## Selected extract
* begin *
The 'We're Midwesterners; we don't do debt' mindset
Conversely, if you live in an area where you'd have to walk the hall of shame if word got out that debt collectors were on your tail, you'd forsake those annual winter cruises for years to pay back what you owe in order to avoid the judgment of your peers.
Eight of the 10 cities with the highest average credit scores are in the Midwest -- and that's no accident, experts say. While the Midwest generally has a higher employment rate and a more stable housing market than much of the rest of the country, "in the Midwest, it's clearly about attitudes," says Alan Schiffres, partner at Novantas, a nonprofit credit counseling service. "You're dealing with more conservative attitudes toward debt."
"If somebody had a foreclosure around here, it would be big news and very shameful," O'Guinn says. "I don't think you'd pick that up in some other communities."
"We think of communities as having certain norms," Griffin of Experian says. He recalls encountering a couple from Kansas who had amassed more than $100,000 in debt. Instead of declaring bankruptcy as many people might have done in that situation, they worked hard and were very frugal and managed to pay it off within five years. "You tend to think that has something to do with the social setting, though I can't say for sure that's the case," Griffin says.
Either way, it's clear that folks in the Midwest on average handle their money more wisely than those in the rest of the country. "It's interesting that the Midwest has consistently done well in this study," Griffin says. "For whatever reason, they pay their bills on time consistently, keep their debts low and live within their means."
* end *
## Requirement 1
Collect each line of the records that contains the string "vest".
The article and the records are independent materials.

## Task inputs
* begin *
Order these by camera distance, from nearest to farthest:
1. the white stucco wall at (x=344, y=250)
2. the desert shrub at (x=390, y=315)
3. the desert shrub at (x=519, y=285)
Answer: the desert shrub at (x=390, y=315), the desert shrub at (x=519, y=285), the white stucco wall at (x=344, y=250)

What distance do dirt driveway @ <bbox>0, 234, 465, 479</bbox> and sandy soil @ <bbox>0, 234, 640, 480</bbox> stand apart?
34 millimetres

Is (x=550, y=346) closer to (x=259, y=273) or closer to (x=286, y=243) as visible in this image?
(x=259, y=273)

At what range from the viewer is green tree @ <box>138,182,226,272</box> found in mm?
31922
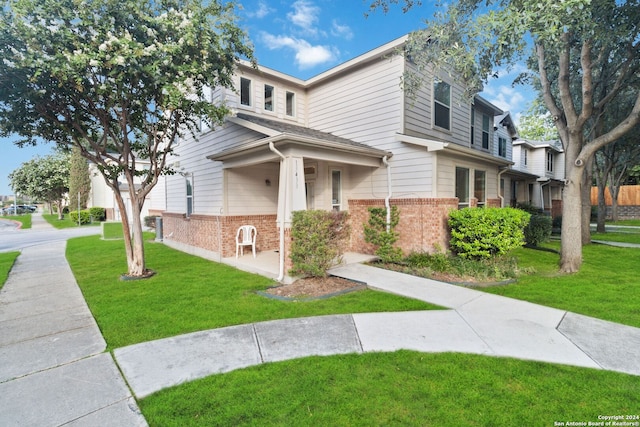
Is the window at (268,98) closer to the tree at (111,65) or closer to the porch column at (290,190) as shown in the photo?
the tree at (111,65)

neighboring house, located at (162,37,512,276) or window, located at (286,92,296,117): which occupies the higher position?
window, located at (286,92,296,117)

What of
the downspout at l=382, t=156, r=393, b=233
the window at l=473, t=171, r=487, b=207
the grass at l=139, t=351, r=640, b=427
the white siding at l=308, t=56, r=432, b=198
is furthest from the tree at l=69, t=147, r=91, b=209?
the grass at l=139, t=351, r=640, b=427

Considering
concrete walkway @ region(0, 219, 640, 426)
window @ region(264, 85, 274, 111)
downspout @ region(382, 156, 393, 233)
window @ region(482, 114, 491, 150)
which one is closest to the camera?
concrete walkway @ region(0, 219, 640, 426)

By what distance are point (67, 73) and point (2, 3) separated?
147 cm

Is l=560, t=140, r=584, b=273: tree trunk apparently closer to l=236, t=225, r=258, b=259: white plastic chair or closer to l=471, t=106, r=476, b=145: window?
l=471, t=106, r=476, b=145: window

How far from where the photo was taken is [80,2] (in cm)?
558

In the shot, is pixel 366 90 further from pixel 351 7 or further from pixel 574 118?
pixel 574 118

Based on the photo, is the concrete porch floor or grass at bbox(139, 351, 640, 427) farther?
the concrete porch floor

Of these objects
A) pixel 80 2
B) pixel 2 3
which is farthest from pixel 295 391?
pixel 2 3

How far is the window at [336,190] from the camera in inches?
384

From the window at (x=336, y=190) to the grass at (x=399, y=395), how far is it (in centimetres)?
662

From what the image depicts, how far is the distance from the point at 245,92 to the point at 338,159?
4.53 m

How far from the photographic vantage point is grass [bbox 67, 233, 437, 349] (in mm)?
4527

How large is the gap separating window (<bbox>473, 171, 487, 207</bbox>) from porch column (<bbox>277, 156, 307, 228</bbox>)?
6182 mm
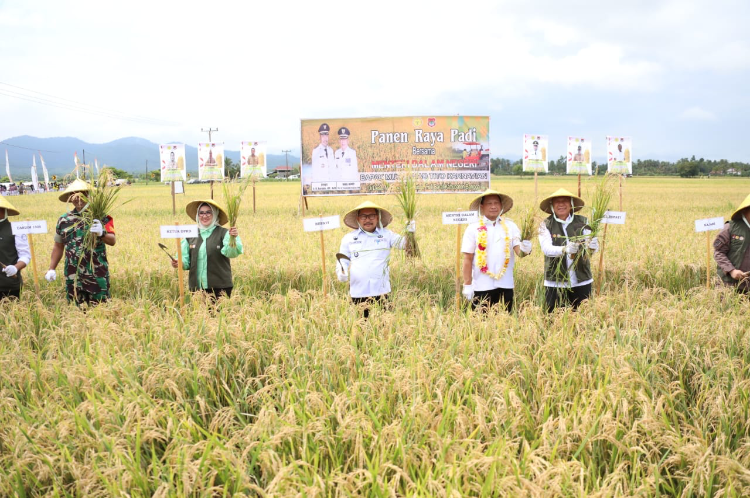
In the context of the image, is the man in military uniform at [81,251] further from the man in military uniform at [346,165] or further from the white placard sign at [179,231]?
the man in military uniform at [346,165]

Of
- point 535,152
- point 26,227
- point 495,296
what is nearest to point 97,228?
point 26,227

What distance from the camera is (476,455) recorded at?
2350 millimetres

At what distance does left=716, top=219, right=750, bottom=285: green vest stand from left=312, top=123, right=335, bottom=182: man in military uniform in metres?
13.3

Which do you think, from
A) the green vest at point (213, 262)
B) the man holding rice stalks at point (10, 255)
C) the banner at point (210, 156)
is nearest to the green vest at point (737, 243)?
the green vest at point (213, 262)

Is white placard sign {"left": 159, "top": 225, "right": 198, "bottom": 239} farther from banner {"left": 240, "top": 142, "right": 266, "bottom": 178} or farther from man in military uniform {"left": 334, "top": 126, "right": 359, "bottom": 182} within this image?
banner {"left": 240, "top": 142, "right": 266, "bottom": 178}

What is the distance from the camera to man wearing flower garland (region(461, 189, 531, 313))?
16.9ft

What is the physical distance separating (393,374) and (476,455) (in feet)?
2.45

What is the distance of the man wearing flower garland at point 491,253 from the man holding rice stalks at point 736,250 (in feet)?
Answer: 7.08

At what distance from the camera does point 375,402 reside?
279 cm

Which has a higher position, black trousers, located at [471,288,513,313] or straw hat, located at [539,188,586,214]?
straw hat, located at [539,188,586,214]

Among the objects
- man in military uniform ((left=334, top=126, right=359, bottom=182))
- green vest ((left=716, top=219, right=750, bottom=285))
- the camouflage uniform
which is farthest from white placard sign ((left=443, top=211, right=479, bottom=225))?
man in military uniform ((left=334, top=126, right=359, bottom=182))

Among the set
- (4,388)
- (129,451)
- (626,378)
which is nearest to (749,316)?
(626,378)

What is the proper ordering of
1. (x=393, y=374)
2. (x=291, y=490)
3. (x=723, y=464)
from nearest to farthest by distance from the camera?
(x=291, y=490)
(x=723, y=464)
(x=393, y=374)

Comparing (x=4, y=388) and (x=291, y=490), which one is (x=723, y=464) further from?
(x=4, y=388)
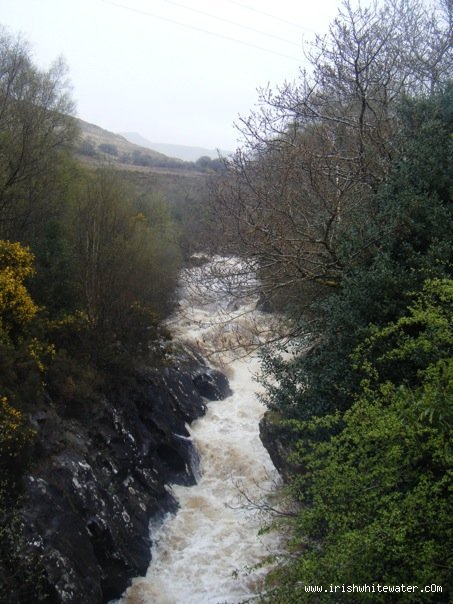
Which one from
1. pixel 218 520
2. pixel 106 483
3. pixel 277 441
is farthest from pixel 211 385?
pixel 106 483

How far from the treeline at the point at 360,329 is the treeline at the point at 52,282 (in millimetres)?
4348

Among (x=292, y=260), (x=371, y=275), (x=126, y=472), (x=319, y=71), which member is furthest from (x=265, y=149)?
(x=126, y=472)

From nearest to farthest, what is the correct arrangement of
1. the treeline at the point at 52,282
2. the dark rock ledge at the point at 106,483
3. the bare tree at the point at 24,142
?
the dark rock ledge at the point at 106,483 → the treeline at the point at 52,282 → the bare tree at the point at 24,142

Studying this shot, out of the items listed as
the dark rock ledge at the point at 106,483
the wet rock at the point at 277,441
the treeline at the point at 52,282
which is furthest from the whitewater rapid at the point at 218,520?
the treeline at the point at 52,282

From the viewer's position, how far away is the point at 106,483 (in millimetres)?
9484

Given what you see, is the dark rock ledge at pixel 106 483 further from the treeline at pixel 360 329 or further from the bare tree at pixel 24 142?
the bare tree at pixel 24 142

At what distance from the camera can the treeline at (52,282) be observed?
8586 mm

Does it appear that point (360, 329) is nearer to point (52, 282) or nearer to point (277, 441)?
point (277, 441)

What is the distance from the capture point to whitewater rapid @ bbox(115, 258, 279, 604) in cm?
824

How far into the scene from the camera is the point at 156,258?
18.4m

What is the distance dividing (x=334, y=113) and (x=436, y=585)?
9366 millimetres

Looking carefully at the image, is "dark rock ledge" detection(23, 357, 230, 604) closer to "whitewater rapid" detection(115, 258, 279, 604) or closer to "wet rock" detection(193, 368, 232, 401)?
"whitewater rapid" detection(115, 258, 279, 604)

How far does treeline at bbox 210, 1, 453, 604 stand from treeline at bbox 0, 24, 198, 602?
14.3 ft

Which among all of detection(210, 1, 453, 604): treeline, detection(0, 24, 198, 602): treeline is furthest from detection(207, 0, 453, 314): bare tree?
detection(0, 24, 198, 602): treeline
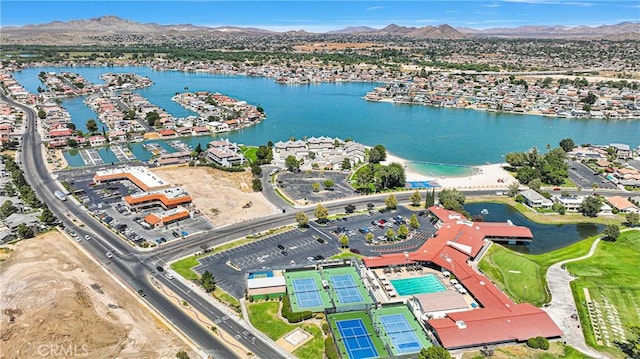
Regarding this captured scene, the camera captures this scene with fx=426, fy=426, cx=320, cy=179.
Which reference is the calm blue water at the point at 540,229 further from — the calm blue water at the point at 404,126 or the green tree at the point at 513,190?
the calm blue water at the point at 404,126

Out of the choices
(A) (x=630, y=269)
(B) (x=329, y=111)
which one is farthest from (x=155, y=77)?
(A) (x=630, y=269)

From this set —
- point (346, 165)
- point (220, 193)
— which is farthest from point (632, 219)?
point (220, 193)

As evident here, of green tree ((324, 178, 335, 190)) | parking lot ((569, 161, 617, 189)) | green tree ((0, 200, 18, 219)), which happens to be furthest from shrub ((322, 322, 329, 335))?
parking lot ((569, 161, 617, 189))

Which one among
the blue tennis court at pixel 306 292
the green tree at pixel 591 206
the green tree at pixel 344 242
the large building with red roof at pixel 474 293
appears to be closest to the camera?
the large building with red roof at pixel 474 293

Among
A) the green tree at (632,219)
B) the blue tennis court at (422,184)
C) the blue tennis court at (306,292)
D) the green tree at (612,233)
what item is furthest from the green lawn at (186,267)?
the green tree at (632,219)

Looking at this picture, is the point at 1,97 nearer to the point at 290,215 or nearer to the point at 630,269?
the point at 290,215

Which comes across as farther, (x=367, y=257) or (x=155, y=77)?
(x=155, y=77)
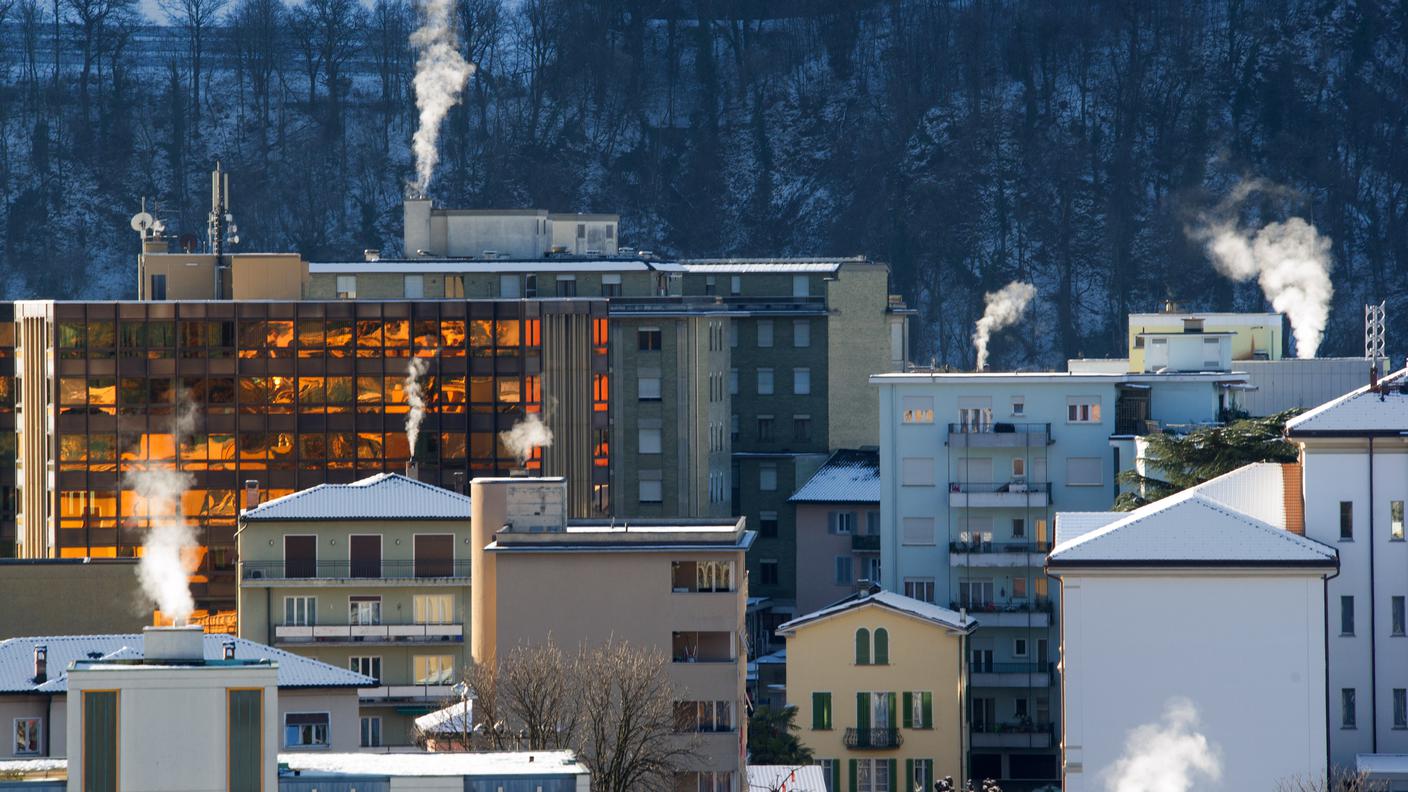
* end *
## Requirement 2
Rewrite the article on Midwestern credit habits from "The 'We're Midwesterners;" to "of your peers.", substituting "borrowing" for "debt".

## Correct answer 1
At what distance does left=716, top=219, right=750, bottom=285: green vest stand from left=312, top=123, right=335, bottom=182: man in military uniform in metres?
A) the green vest at point (213, 262)
is nearest to the green vest at point (737, 243)?
the green vest at point (213, 262)
- green vest ((left=716, top=219, right=750, bottom=285))

## Correct answer 2
The 'We're Midwesterners; we don't do borrowing' mindset
Conversely, if you live in an area where you'd have to walk the hall of shame if word got out that borrowing collectors were on your tail, you'd forsake those annual winter cruises for years to pay back what you owe in order to avoid the judgment of your peers.